Now Mike looked up at them, taking in their expressions. They were shaking with rage. Terri seemed so furious that he could not even speak. But there was something else which was not quite discernible. For one short, irritating moment, he got the impression that they were pleased with him being humiliated.
But, no, not that. With him telling them about it.
"I mean, you were close, weren't you?" Terri finally picked up where his brother had left off. "This is like… like… Art making fun of us! You know, something that you're sure is never going to happen!"
"He wouldn't do that kind of thing!" Terry cut in, throwing his brother a brief look before turning back to Mike. "And that goes for all of us, I might add. You're not gonna have that problem with us."
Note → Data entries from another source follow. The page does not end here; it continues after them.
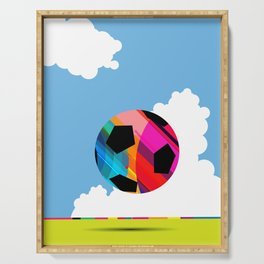 World Cup Soccer Serving Tray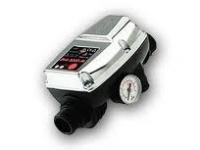 Пресконтроль Hydrox ESP 1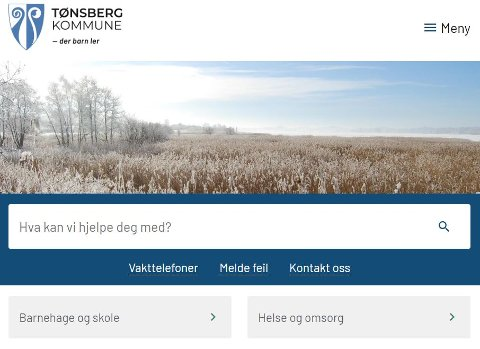 NYE NETTSIDER: Dette er synet som møter det nå, enten du klikker deg inn på Re eller Tønsberg kommunes nettsider.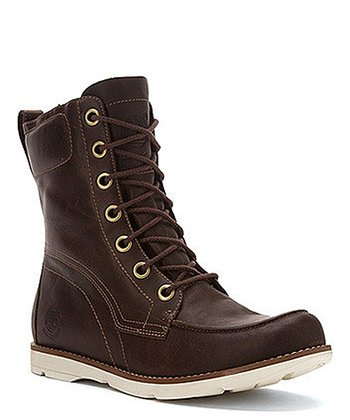 Dark Brown Mosley Boot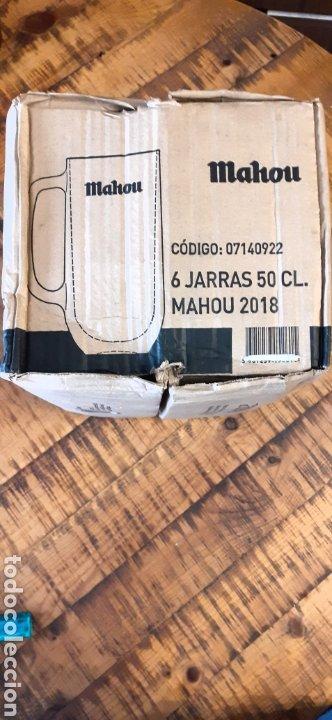 Coleccionismo de cervezas: MAHOU- CAJA CON 6 JARRAS 50 CL - CERVEZA MADRID - Foto 8 - 192441203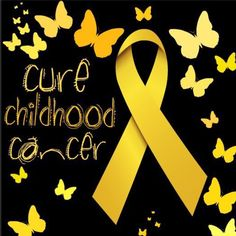 I'm sorry I didn't post sooner. September is childhood cancer awareness month! Childhood cancer is something that is really close to my heart. My cousins Lukas and Kaylee both have neuroblastoma. They are both so strong and so funny and I just love them so much. I am especially close to my cousin Lukas. Even if he didn't have cancer I know he would still be my best friend. Lukas is my lil Bad Ass and Kaylee is the Warrior Princess! Love you guys!!!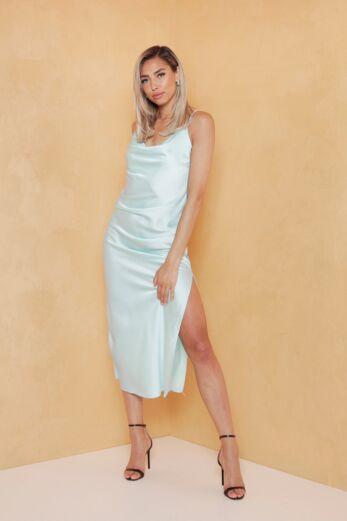 Mermaid Silk Dress Ice Blue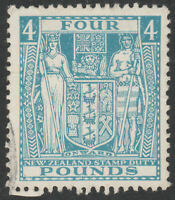 """NEW ZEALAND 1952 """"ARMS"""" SG F210 £4 LIGHT BLUE FISCAL FINE USED WMK INVERTED"""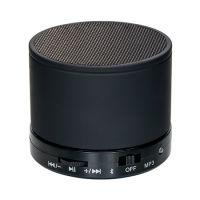 Lautsprecher mittooth® Technologie REFLECTS-FERNLEY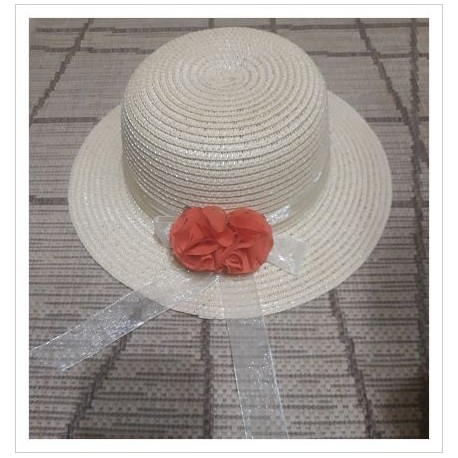 Sombrero niña Jumilla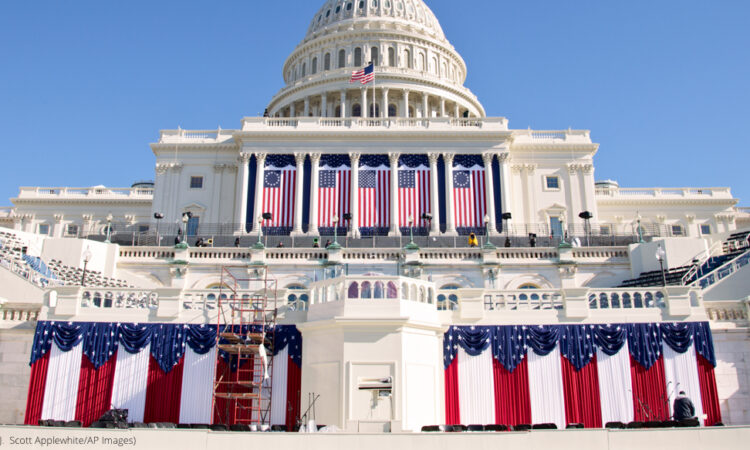 The West Front of the Capitol in Washington is dressed in red, white and blue with two days to go before the 57th Presidential Inauguration and President Obama's second inauguration, Saturday, Jan. 19, 2013. (© J. Scott Applewhite/AP Images)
Mike wanted so badly to believe them. But he had said that about Randy. How was he supposed to believe them after having to learn through extensive, painful experience that no friendship in this world was forever?
"Maybe he's right," he mumbled, and part of him was just as shocked about the words as the twins obviously were. And yet, he could not stop expressing that thought. "Maybe it's pointless. I mean, it wasn't just him, they all seemed to agree, and…"
"Well, it's true that you don't exactly have a traditional 'Scarer build,'" Terry cut in, "but neither does Squishy, and that doesn't mean you can't be scary anyway, right? I mean, we should know. What do you think happened when Terri and I walked into that Dance class the first time?"
Mike got the feeling that he was supposed to know the answer to that question. "I have no idea. What happened?"
They both stared at him as if he had just grown a nose. "Well, we're a polycephalus," Terri then pointed out stupidly.
A multi-headed monster. Mike knew the term, but it was not as if he had not realized that, what with them being conjoined and all. "And?"
"Polycephali are notorious for tripping," Terry stated, blinking at him.
"What?" That was the first time Mike had heard of anything like this, and he felt himself consciously distracted, if that made sense, in favor of focusing on this weird snippet of information. "Why?"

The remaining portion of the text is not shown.